СТРАНИЦА:
<<<<

{209}. Оба, оказывается, отнюдь не в фаворе. Первому не прощают Ярославля, — и правильно поступают, ибо более нелепой авантюры, более преступной затеи — поднять восстание в городе, к которому ниоткуда не могло прийти помощи, нельзя придумать. Защита Ярославля, конечно, одна из самых героических страниц белого движения, но безумие этого предприятия от сего не уменьшается. Что же касается Савинкова, то он и в героизме-то не участвовал: испарился, аки дым, едва сделалось ясным, что дело проиграно. И исчез погано: подделав телеграмму, которой будто бы Нуланс{210} вызывал его в Вологду. Лебедеву же не прощают Казани. Правда, казанская операция привела к захвату золота. Но общий план был столь неудачен, что в результате, кроме потери города, ничего получиться не могло. Вообще, с.-рский мореплаватель выплыл «из-за острова на стрежень» в достаточной мере бездарно.
По рассказам Пешехонова выходит, как будто, что с.-ры, по крайней мере, правые, — поумнели. Символ поумнения — трехцветная кокарда, принятая в армии. Любопытно: и тут с.-рам хотелось побаловаться красненьким, и первоначально они предполагали опрокинуть наш tricolor, то есть, чтобы белая полоса была внизу. Однако это вызвало столь резкий протест, что пришлось не только оставить сии реформы, но Лебедев даже издал грозный приказ по поводу опрокидывания национальных цветов на мачтах волжских пароходов. В приказе Лебедев писал: «Чтобы это безобразие прекратилось».
Пешехонов — очень милый молодой человек, сын Алексея Васильевича. Но ничего от «Русского Богатства», от нашей радикальной «честности», от всей этой нестерпимой пошлости «стояния воплощенной укоризной», которая заставляла В.В.Розанова так остро ненавидеть (и по заслугам!) «Короленок и Пешехоновых». /.../
С Украины тревожные вести: восстание в Харькове и Конотопе, слухи о взятии Киева и даже Одессы украинцами. В Харькове выступил какой-то атаман с примечательной фамилией Балбоган{211}. /.../
Газета налаживается понемногу: нашли прекрасного военного обозревателя, полк. Добрынина, появились в редакции местные к.-д.: Б.А.Бартошевич (Бошич), бывший член II Думы А.И.Петровский{212}, человек растерянно-испуганный, и М.М.Казмичев{213}, председатель Совета присяжных поверенных, провинциальный beau parleur[59], неглупый, но одержимый страстью к беллетристике, — пишет видимо-невидимо стихов. Нашли репортеров — москвича Кубанского и некоего Успенского. Последний почему-то, войдя в редакцию, приветствовал меня столь радостно, что Казмин решил — это мой старый друг, и, так как мои желания сейчас в редакции — категорический императив, сразу дал Успенскому жалованье. А я хорошенько даже не помню, где видел этого самого Успенского — то ли в Москве, у «Бома», то ли в Харькове, в «Ренессансе». Тон газете даю боевой, резко антисоциалистический и, вместе, настолько либеральный, что довольна и «оппозиция» (хотя, вообще, «либерализм» этой оппозиции довольно сомнителен). Кроме вышеуказанных, есть еще один сотрудник — Филиппенков, молодой офицер, веселый малый, сочиняющий довольно милые эпиграммы. Вот одна:
Будет ли Петлюра или Ленин,
Самостийность или Совнарком,
Результат событий неизменен:
В Кишиневе предстоит погром.

>>>>

ЗАДАНИЕ: Кого, судя по странице выше, нашли для газеты военным обозревателем?

СОХРАНЁННЫЕ ДАННЫЕ:

<<<<

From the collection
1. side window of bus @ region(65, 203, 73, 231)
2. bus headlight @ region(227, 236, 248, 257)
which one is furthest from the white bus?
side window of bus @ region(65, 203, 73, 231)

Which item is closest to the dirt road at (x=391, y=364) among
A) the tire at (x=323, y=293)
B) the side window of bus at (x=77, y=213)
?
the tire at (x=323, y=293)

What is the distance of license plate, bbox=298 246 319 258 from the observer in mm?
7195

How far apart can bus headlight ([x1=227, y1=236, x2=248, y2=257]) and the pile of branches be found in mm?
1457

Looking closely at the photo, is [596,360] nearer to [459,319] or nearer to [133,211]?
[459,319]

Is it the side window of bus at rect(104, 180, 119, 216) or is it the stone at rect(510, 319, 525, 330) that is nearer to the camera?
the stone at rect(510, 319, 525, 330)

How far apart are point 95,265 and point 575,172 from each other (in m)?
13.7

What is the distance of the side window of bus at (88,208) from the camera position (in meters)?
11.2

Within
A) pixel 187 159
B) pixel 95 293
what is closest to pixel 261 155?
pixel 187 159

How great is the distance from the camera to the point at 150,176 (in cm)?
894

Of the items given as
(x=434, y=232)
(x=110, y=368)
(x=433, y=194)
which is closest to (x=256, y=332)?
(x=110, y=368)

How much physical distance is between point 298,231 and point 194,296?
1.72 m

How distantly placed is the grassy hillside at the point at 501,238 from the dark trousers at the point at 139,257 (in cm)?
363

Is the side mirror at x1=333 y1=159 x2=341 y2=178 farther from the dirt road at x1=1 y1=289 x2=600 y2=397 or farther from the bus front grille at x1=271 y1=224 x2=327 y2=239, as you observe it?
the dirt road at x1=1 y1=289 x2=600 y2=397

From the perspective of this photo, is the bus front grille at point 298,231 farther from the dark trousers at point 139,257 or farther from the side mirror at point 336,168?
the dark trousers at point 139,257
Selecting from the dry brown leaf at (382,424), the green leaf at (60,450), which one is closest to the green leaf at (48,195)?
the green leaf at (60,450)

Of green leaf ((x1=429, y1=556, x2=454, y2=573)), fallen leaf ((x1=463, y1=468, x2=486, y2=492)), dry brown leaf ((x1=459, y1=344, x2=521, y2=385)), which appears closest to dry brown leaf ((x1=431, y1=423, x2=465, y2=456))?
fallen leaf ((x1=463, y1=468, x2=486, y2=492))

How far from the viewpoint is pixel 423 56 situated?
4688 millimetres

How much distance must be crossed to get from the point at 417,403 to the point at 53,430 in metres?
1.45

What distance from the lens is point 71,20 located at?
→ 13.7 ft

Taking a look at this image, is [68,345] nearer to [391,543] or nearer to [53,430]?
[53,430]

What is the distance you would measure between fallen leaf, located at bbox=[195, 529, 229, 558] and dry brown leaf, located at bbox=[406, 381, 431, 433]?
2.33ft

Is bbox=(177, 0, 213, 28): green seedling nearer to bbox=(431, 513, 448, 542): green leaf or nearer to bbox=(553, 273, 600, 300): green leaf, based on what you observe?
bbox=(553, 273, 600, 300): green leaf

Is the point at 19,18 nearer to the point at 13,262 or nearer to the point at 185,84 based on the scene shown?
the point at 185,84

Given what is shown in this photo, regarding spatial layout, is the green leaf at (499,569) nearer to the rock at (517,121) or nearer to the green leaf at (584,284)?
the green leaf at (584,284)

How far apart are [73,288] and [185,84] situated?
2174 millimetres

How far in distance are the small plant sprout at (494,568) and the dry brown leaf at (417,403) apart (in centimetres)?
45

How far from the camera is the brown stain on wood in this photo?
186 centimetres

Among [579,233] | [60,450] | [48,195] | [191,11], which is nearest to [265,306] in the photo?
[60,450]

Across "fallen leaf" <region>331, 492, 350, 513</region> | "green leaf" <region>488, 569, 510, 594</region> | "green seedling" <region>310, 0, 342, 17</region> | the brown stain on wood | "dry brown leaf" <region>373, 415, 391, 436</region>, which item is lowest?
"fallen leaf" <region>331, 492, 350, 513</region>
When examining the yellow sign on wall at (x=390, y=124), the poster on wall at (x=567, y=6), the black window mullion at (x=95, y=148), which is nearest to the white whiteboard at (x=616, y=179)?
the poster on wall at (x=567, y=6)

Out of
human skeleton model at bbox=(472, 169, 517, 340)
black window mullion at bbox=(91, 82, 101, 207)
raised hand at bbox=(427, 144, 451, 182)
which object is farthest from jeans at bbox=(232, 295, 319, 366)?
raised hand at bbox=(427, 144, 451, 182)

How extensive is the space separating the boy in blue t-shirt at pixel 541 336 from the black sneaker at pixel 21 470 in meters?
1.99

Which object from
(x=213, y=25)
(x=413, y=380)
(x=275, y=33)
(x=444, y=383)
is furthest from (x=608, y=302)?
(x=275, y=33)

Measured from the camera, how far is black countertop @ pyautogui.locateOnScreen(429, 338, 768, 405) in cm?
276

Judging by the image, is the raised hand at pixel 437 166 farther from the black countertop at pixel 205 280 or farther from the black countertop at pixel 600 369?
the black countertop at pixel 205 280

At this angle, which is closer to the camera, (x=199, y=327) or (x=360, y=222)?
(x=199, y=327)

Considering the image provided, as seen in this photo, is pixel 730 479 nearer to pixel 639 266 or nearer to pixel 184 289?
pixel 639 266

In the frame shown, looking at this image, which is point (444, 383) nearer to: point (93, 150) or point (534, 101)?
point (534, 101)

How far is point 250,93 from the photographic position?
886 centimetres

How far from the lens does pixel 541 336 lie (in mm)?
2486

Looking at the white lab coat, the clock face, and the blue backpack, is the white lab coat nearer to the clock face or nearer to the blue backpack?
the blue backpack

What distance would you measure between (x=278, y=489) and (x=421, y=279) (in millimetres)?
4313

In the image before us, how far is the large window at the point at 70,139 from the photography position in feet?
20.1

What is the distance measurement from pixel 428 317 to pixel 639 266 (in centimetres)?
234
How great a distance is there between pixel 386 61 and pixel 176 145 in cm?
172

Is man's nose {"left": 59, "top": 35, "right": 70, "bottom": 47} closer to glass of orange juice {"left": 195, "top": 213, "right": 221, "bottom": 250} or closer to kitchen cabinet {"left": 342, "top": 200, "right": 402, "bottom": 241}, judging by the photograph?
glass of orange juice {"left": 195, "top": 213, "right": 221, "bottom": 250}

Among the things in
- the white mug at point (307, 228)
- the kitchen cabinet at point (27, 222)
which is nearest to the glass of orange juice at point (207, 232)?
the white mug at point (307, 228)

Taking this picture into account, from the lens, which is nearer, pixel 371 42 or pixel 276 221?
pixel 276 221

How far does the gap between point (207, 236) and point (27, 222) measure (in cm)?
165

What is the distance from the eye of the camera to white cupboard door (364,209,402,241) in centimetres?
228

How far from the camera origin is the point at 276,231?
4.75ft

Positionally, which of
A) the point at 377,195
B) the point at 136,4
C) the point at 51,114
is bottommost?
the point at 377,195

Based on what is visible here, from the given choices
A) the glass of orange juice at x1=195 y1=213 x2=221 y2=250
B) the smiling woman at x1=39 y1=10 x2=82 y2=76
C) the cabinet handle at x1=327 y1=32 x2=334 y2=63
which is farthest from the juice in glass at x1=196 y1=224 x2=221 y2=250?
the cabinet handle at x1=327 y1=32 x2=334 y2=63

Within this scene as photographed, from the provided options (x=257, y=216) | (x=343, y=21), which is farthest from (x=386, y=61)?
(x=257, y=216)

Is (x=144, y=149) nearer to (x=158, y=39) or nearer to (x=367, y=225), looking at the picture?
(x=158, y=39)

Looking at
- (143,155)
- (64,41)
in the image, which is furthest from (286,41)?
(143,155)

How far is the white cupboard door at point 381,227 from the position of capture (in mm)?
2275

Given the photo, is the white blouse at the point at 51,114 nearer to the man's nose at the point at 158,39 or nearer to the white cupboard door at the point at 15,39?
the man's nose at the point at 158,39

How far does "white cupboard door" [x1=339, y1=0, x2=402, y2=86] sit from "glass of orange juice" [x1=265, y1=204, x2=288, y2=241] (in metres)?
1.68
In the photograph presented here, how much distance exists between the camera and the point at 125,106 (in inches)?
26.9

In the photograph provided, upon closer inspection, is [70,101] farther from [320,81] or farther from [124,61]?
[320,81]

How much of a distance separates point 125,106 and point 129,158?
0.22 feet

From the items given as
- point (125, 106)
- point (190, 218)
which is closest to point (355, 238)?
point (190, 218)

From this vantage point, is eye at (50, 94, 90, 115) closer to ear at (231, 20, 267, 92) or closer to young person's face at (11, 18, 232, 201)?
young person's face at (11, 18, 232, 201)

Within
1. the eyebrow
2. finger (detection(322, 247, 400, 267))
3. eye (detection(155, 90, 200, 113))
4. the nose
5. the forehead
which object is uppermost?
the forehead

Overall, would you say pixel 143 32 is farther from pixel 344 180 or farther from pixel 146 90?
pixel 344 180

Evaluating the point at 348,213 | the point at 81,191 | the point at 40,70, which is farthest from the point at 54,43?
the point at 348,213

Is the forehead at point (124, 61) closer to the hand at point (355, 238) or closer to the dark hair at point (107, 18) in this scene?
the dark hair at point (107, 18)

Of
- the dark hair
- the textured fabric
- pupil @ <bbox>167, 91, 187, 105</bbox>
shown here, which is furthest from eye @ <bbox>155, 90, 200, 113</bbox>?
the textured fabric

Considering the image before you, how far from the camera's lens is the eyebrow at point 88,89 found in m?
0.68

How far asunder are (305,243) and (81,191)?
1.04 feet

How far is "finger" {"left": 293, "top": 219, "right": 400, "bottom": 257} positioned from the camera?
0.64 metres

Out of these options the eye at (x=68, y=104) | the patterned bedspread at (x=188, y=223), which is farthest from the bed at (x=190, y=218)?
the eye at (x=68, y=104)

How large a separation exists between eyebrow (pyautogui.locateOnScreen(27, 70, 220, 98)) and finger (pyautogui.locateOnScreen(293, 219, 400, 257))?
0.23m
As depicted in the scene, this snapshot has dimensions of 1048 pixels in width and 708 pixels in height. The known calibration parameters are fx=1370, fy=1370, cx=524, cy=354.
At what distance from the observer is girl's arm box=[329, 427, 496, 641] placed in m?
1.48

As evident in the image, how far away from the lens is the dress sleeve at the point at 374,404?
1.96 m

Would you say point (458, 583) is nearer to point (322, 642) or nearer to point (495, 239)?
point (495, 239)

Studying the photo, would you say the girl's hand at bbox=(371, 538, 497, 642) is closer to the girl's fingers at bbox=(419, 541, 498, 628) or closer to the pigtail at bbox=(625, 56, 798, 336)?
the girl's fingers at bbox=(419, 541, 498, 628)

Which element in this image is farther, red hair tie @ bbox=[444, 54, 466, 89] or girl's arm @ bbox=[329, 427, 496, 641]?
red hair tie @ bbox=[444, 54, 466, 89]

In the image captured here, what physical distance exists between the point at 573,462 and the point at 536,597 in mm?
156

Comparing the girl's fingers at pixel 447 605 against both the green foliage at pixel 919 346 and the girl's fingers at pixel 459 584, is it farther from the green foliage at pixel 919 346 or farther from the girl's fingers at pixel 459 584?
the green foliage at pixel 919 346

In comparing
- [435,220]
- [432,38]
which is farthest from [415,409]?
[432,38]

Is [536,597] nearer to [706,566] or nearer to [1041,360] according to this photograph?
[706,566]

>>>>

ОТВЕТ НА ЗАДАНИЕ: Полковника Добрынина.